Stately, soft-talking, “Marse Robert” Lee, portrayed in endless films and books, professing his love for his state, is also a man who regularly ordered the dispensation of 50 lashes to one of the prisoners in his cruelty engine “for the education of the race.” He loved Black people so much, he was willing to torture them until they were quiet cogs in his factory. Marse, Lee’s oft-used nickname, is a slang version of master.
It’s not that “kindly master” propaganda wasn’t in evidence decades before the war. There was. Uncle Tom’s Cabin had not been out a year before the market was flooded with rapid-response replies like Aunt Phillis's Cabin, populated by slaves who were Just so thrilled with their lives. Songs, poems, essays, and pamphlets were all deployed in the effort to preserve the southern profit center. That same effort—from minstrel shows to cotton songs to Birth of a Nation—was revived after the war to paper over both the real reason for the conflict and add a patina of false nobility to the most ignoble of causes.
After the war was in the rear view, the Lost Cause mythology did not remain the Southern story.
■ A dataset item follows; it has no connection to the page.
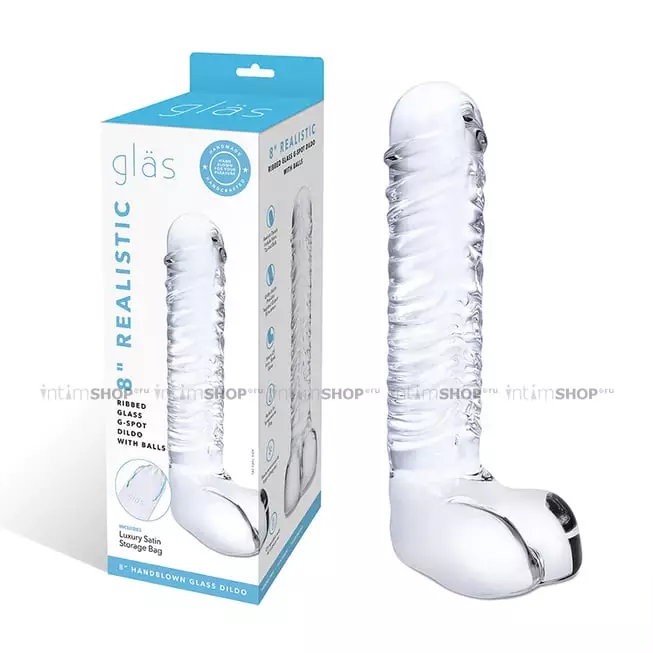 Фаллоимитатор с мошонкой Glas Realistic Ribbed Glass G-Spot 20.3 см, бесцветный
It became the national story. It was taught in schools on both sides of the Mason-Dixon Line. It pervaded culture. Americans, north and south, bought into the lionization of men like Lee, and the romance of “the last cavaliers.” They erected Confederate statues in places where every soldier had been pro-union, and they did it for the same base reason that drove slavery in the first place: profit.
By buying into the idea that men like Lee were in some sense heroes, and that “state’s rights” was the source of conflict, the nation avoided looking at what slavery was really about. If the war was over state’s rights and not slavery, then … was the question of slavery really settled? Were the justifications for slavery not acceptable after all? Didn’t Robert E. Lee look very fine up there mounted on Traveler?
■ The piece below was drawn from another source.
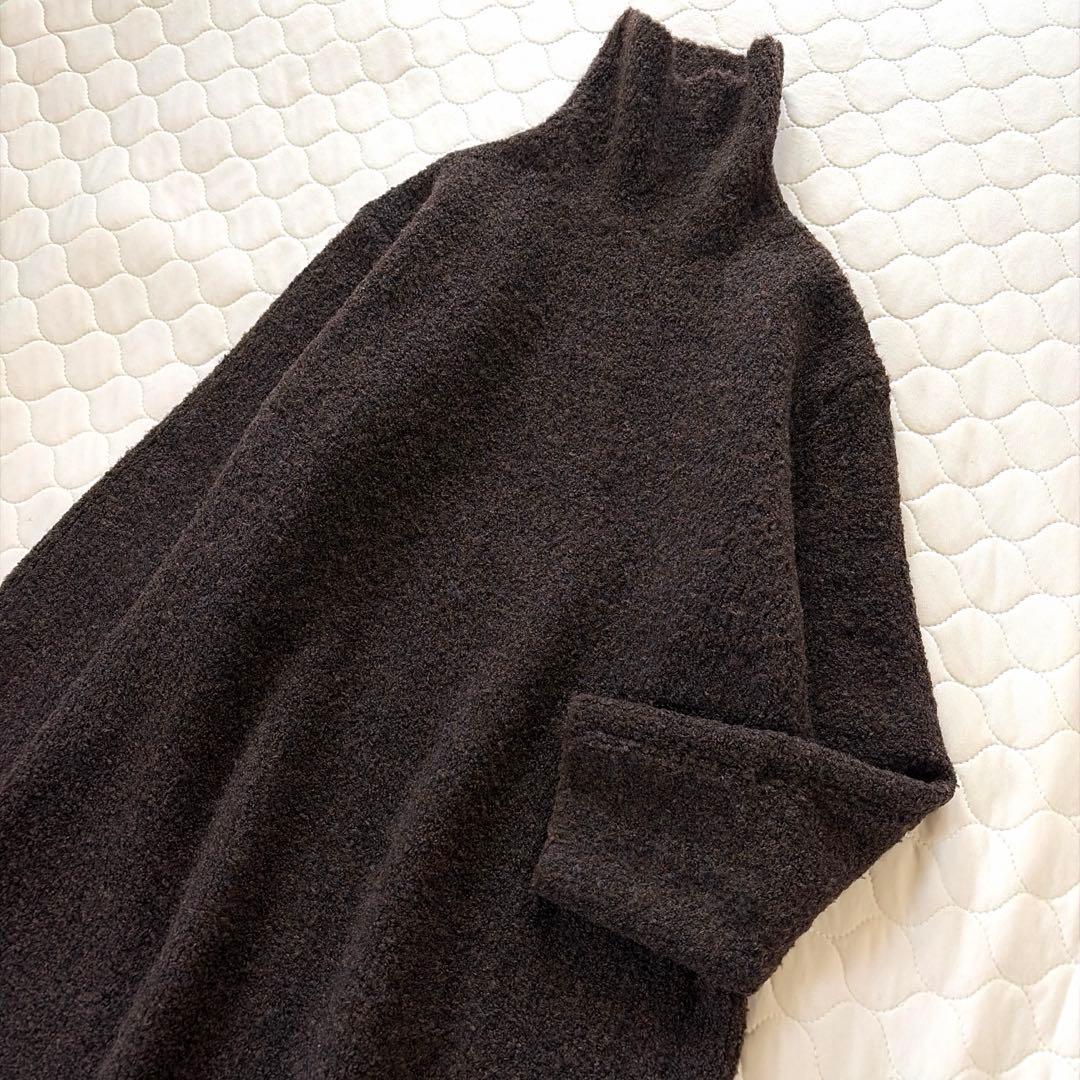 BEARDSLEY✴︎ブークレータートルニットワンピース　ブラウン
After the war, the profit from slavery was ground down fine, spread thin, and applied across the nation in the form of white privilege. Confederate revisionism made that possible, and it accomplished two things. First, it assured that even the lowliest white person would still have someone they could always look down upon. But even more importantly, it ensured the nation that there would always be cheap labor, poorly protected labor, labor whose safety, health, and intrinsic humanity could be disregarded. Black labor.
That settlement with slavery is what’s really memorialized in statues of Confederate figures. They’re not about actual history: They’re about the agreement the nation made to transform that history into something that was worth celebrating, for the purposes of profit. That’s the compromise. That agreement is the reason that Black Americans are dying at such a high rate from COVID-19. It’s the reason that Black Americans are in “essential” roles, but receive negligible pay and benefits. It’s the reason that George Floyd and so many others were treated as disposable men. It’s why American corporations can treat workers in ways that other nations find completely unacceptable, because we made a compromise that said the worst possible thing you can do to people isn’t so bad … as long as there’s money in it.
When Donald Trump champions the preservation of Confederate statues, it has nothing to do with distant events. It has to do with a deal that’s very much still in effect. “The past is not even past,” and never will be so long as that compromise is maintained.